**EXTRACT PROVIDED**
###
Essential Selection
- Genre: Electronic dance music, house
- Running time: 2 hours
- Country of origin: United Kingdom
- Home station: BBC Radio 1 Digitally Imported Radio syndication
- Starring: Pete Tong & various artists
- Created by: Eddie Gordon
- Original release: 11 January 1991 – present
- No. of episodes: 1287

= Essential Selection =

BBC radio show

The Essential Selection is a radio show on Friday evenings on BBC Radio 1, originally conceived by producer Eddie Gordon and hosted by Pete Tong.

==History==
"The Essential Mix programme was originally produced by Radio 1 producer Eddie Gordon, who held the post from 1993 to 2001. After receiving weekly mix shows from DJs Tony Humphries and Frankie Knuckles on two-hour cassettes from New York's Hot 97 and KISS 100 respectively in the early Nineties Eddie felt that a Radio 1 weekly show with DJs of different styles of music would offer more variety and the chance for the ever burgeoning UK dance music scene to flourish."

Gordon pitched the idea of a UK-based dance music show, with an emphasis on house, that show-cased different DJs and styles of music and offer an outlet for UK dance music.

The first show, fronted by Gordon's protege Tong, was broadcast on 11 January 1991, produced by Gordon and aired from 7.30pm to 10.00pm. The show was subject to scheduling adjustments over the subsequent fifteen years, varying in duration from 2 hours to 3.5 hours, broadcast within the time frame from 6.00pm to 10.00pm. The show was the first BBC production to broadcast live from Ibiza, Spain. Gordon left the show in 2003, when it changed to a three-hour length. In addition, a one-hour Sunday edition of the programme was broadcast at 7.00pm from April 1992 to April 1993, called "The Essential Selection - Part 2".

From 29 September 2006 to at least 2013, the show was entitled simply Pete Tong (although the feature "Essential New Tune" remains), and is currently broadcast from 10.00pm to 1.00am. The 500th show was broadcast on 23/24 April 2010, featuring Tong on the Friday night, and Tong plus DJs Sasha and Richie Hawtin live from Circus nightclub in Liverpool.

In September 2020, the show changed time slot to 10:00pm each Friday night. It is usually pre-recorded by Pete Tong from his Los Angeles studio where he currently resides.

From October 2020, the show acts as the drivetime show on BBC Radio 1 Dance, airing 4pm–6pm Monday to Thursday.

== Format ==
A regular feature of the show is Tong's designation of one track as the Essential New Tune of the week. Often, the track in question may be only available in white label releases at the time. This is a significant accolade within the dance music community.

==International versions==
Versions of the show are exported outside of the UK. In Vancouver, Canada, the show, under its original name aired Saturday evenings from 8:00pm–10:00pm on The Beat 94.5FM, but was taken off air from Summer of 2008. In China, the show is aired Saturday evenings from 10:00pm–12:00pm (2:00pm – 4:00pm UTC) on CRI Hit FM under its original name from 5 May 2012. So it can be listened to at Beijing (FM 88.7 MHz) and Shanghai (FM 87.9 MHz) Evolution with Pete Tong on Evolution (radio network) was distributed by Premiere Networks in a 2 hour format, from June 2013 to December 2016.
###
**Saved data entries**
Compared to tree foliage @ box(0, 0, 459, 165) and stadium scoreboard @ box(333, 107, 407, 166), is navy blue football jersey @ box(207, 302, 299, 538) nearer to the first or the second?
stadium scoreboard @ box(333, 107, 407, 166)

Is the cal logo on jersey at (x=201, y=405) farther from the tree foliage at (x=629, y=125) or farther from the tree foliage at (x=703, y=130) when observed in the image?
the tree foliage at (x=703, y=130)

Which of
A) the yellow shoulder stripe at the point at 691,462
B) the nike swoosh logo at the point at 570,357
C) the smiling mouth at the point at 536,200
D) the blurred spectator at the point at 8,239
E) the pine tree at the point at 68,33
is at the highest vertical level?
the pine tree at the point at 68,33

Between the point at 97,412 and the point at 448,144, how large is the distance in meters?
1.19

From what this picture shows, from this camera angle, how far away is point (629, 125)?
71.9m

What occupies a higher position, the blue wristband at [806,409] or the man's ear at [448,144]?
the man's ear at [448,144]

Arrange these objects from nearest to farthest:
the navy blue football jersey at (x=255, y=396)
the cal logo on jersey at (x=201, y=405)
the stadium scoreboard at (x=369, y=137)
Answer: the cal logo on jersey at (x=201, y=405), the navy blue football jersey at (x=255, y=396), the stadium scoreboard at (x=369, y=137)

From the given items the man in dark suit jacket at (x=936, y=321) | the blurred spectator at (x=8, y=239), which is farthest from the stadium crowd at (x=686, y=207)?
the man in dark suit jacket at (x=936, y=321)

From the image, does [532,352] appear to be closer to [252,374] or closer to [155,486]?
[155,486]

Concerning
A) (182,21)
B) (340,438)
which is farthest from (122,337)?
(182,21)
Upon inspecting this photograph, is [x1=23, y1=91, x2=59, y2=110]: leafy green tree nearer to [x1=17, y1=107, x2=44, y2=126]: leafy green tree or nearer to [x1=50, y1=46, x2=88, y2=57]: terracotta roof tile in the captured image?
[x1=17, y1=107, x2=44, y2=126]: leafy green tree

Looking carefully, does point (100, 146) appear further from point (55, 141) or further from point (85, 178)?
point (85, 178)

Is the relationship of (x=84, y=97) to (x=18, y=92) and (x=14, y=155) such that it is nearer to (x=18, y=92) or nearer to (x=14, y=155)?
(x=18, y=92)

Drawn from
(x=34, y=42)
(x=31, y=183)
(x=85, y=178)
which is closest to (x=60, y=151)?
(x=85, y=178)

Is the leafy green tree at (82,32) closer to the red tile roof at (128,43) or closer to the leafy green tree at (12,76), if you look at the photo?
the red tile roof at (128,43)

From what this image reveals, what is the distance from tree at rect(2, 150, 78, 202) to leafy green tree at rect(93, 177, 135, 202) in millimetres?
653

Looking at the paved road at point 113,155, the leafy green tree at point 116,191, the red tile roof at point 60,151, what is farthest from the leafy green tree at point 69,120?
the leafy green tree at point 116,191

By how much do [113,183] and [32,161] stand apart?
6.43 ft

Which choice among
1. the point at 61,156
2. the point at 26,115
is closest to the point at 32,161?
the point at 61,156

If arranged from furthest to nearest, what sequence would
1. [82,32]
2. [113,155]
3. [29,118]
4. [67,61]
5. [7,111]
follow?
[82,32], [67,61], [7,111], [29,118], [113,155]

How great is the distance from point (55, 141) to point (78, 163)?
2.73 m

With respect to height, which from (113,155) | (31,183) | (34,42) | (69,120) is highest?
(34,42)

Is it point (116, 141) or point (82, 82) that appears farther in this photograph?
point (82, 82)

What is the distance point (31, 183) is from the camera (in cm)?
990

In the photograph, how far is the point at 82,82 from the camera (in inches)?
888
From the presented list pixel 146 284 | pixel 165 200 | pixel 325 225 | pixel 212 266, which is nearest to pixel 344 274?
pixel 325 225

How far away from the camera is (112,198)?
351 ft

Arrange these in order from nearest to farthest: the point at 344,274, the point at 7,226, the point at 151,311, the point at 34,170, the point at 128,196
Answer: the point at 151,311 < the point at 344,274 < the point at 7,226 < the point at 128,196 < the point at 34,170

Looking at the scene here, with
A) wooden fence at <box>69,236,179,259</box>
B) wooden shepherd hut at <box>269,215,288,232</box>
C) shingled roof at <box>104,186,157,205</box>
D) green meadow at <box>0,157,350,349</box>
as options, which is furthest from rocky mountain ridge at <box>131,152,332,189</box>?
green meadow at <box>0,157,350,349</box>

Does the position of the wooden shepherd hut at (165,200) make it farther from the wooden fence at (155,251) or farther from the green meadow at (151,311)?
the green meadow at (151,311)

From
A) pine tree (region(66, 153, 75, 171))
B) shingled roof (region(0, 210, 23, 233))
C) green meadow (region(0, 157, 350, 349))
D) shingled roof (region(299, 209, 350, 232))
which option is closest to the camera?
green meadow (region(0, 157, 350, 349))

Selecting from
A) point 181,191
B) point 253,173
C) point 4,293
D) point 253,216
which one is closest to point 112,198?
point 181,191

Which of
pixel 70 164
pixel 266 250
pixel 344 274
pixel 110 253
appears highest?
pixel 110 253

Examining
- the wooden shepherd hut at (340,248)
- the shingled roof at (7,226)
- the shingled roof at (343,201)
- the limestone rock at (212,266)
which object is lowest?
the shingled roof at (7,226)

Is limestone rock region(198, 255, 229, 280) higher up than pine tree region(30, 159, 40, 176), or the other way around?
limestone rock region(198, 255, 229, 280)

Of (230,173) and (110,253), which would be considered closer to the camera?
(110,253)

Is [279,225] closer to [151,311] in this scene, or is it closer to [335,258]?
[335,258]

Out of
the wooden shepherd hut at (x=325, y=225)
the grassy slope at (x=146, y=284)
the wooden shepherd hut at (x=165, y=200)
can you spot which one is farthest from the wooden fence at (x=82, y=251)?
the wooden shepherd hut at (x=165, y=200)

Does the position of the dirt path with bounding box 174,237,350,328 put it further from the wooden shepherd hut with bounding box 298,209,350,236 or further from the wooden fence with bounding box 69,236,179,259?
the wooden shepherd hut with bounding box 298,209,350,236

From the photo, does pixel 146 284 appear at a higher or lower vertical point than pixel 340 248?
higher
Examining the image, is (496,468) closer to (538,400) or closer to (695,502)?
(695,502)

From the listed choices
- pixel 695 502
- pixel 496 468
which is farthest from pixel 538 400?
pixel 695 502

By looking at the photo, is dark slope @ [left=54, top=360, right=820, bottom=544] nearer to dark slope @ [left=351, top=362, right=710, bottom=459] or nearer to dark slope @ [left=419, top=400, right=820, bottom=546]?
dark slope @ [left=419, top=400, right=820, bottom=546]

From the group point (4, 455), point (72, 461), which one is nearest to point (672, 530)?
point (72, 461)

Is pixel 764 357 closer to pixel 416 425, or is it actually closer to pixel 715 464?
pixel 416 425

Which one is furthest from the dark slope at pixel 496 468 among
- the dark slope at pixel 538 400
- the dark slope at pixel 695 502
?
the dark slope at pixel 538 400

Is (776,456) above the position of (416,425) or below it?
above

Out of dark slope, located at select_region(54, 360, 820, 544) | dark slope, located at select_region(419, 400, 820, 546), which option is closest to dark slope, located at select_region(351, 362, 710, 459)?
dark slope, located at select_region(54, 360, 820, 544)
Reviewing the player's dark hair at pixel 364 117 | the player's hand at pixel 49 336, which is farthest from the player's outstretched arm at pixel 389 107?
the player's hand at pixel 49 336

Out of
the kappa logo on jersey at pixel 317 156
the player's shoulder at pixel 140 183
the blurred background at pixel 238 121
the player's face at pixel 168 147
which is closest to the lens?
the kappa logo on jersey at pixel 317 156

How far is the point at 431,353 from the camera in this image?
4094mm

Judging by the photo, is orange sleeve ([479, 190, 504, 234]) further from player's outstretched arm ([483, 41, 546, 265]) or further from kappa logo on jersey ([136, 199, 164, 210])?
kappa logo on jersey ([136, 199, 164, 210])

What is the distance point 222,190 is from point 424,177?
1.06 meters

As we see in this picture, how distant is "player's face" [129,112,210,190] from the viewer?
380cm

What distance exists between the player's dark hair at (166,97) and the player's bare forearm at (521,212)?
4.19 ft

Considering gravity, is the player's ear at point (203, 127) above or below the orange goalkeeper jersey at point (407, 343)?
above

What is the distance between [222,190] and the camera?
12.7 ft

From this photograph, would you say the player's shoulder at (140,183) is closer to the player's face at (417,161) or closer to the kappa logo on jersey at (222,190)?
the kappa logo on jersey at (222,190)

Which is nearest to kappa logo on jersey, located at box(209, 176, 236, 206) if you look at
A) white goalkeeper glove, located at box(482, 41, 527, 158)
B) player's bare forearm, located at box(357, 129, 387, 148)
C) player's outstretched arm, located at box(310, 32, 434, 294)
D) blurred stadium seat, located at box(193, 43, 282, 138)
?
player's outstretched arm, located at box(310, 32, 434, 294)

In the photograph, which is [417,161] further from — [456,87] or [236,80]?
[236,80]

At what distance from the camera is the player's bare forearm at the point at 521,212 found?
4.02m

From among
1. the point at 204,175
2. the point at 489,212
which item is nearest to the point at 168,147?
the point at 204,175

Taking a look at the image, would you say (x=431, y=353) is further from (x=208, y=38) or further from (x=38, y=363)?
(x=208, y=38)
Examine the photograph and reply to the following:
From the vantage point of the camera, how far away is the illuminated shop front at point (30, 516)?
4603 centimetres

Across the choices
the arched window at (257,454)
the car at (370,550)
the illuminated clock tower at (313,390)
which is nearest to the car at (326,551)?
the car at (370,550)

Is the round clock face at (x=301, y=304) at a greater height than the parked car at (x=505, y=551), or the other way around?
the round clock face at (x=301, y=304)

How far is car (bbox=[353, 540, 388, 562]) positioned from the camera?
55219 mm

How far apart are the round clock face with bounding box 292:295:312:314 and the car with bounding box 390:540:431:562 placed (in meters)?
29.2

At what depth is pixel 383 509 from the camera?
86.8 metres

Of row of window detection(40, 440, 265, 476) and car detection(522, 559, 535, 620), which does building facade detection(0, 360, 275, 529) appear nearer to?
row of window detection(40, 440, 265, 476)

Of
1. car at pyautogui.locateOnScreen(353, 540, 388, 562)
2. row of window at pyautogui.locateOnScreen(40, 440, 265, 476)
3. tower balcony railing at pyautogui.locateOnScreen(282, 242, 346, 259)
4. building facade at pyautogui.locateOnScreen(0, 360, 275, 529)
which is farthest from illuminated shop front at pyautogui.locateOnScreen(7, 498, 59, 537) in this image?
###
**REQUIRED TASK A**
Repeat the part of the Essential Selection text starting at "In September 2020, the" and ending at "he currently resides.".
**REQUIRED TASK B**
Does the Essential Selection text agree with each statement? Answer yes or no and quote the deciding words. (i) The first show was broadcast on 11 January 1991. (ii) The show aired on The Beat 94.5FM in Vancouver until 2010. (iii) The 500th show included DJs Sasha and Richie Hawtin live from a nightclub in Liverpool.

**COMPLETE RESPONSE A**
In September 2020, the show changed time slot to 10:00pm each Friday night. It is usually pre-recorded by Pete Tong from his Los Angeles studio where he currently resides.

**COMPLETE RESPONSE B**
(i) Yes: "was broadcast on 11 January 1991"
(ii) No: "was taken off air from Summer of 2008"
(iii) Yes: "Tong plus DJs Sasha and Richie Hawtin live from Circus nightclub in Liverpool"